Normally, I’m giving long, occasionally sleep-inducing talks about AI or tech economics — the kind where people nod thoughtfully while quietly checking how much battery life they have left.
But when the microphones are turned off, that’s when the real conversation starts. That’s when someone inevitably leans in and says, “Okay, yeah… but what do you actually do?”
So here’s one of my favorite answers.
This is how I use AI—grounded in modern neuroscience—to design goals that still work on bad days, low-energy weeks, and ordinary human chaos… not just when motivation shows up on time.
Why You Need to Stop Using Your Grandpa’s Goal-Setting Techniques
If your current system involves writing “GOALS 2025” at the top of a notebook and then feeling vaguely guilty for the next 11 months, you’re not broken — your system is.
For decades, goal-setting advice assumed three things that neuroscience has since politely murdered:
- Motivation is reliable
- Willpower is infinite
- Future You is way more disciplined than Present You
(He isn’t.

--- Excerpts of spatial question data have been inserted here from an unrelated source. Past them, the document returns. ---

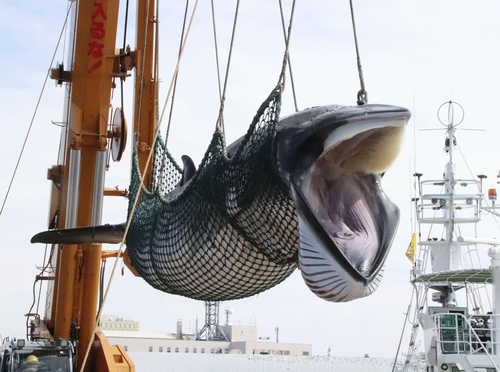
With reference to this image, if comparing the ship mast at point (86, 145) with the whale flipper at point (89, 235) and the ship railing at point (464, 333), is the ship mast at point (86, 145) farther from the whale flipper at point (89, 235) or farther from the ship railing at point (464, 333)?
the ship railing at point (464, 333)

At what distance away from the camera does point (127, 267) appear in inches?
381

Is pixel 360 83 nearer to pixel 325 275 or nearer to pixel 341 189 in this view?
pixel 341 189

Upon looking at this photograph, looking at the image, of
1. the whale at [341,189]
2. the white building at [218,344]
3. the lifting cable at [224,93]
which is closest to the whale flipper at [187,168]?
the lifting cable at [224,93]

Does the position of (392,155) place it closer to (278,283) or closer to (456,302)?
(278,283)

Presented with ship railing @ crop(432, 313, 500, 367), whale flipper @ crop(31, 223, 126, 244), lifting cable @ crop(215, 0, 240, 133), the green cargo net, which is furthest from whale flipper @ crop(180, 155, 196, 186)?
ship railing @ crop(432, 313, 500, 367)

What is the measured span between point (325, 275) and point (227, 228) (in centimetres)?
116

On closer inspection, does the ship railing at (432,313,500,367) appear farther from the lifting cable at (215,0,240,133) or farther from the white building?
the white building

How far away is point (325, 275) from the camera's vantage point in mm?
3566

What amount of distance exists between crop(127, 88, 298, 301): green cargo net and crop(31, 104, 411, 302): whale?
19cm

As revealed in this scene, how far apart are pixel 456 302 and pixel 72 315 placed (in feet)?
31.1

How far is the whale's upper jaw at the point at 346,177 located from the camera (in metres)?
3.56

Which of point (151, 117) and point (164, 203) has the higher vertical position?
point (151, 117)

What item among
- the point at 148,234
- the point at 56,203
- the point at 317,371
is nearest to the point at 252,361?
the point at 317,371

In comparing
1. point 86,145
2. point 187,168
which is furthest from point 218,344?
point 187,168
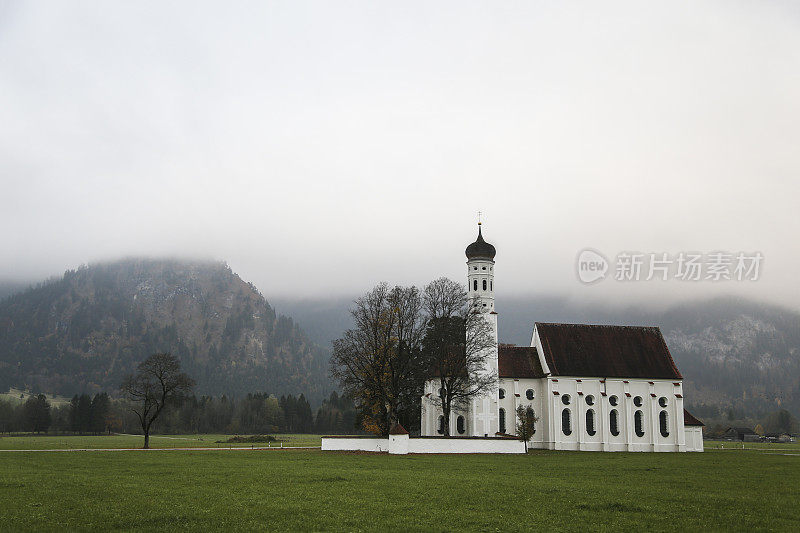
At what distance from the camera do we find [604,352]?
7250 cm

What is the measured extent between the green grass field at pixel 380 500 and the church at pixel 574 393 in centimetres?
3578

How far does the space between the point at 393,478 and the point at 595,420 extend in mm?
47340

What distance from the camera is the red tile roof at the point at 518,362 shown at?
70312 mm

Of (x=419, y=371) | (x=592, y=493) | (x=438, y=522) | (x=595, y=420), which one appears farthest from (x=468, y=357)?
(x=438, y=522)

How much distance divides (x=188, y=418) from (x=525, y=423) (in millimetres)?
111927

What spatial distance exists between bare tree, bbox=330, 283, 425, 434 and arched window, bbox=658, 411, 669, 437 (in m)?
28.9

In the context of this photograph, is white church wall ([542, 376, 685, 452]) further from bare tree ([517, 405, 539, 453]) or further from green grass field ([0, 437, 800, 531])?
green grass field ([0, 437, 800, 531])

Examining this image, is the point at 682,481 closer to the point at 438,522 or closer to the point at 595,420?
the point at 438,522

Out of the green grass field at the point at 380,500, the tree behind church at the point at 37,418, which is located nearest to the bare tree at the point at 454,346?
the green grass field at the point at 380,500

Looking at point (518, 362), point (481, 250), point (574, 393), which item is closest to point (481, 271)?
point (481, 250)

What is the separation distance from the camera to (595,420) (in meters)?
69.3

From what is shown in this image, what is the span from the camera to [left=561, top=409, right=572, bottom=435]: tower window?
68562 mm

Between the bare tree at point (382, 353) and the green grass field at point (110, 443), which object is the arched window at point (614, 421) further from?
the green grass field at point (110, 443)

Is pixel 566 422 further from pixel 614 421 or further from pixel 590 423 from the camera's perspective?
pixel 614 421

He’s tired and scrolling.)
Over the last 20 years, neuroscience, behavioral science, and performance psychology have shown something uncomfortable but extremely useful:
Humans don’t fail because they lack ambition. They fail because their systems only work on good days.
So we’re going to stop designing goals for Ideal You and start designing systems for Real You — who, honestly, is a lot more fun to hang out with anyway.
The Research Behind This (Credit Where It’s Due)
Nothing here is magic. It just feels like cheating. This approach draws directly from the work of:
- BJ Fogg — behavior design, tiny habits, environment > willpower
- Michael Gervais — identity, process, and performance under pressure
- Emily Balcetis — motivation, perceived distance, obstacle visualization
- Maya Shankar — identity narratives and behavior change
- Andrew Huberman — neuroscience of dopamine, effort, and goal pursuit
Different fields. Same conclusion:
If your system depends on motivation, it will eventually betray you.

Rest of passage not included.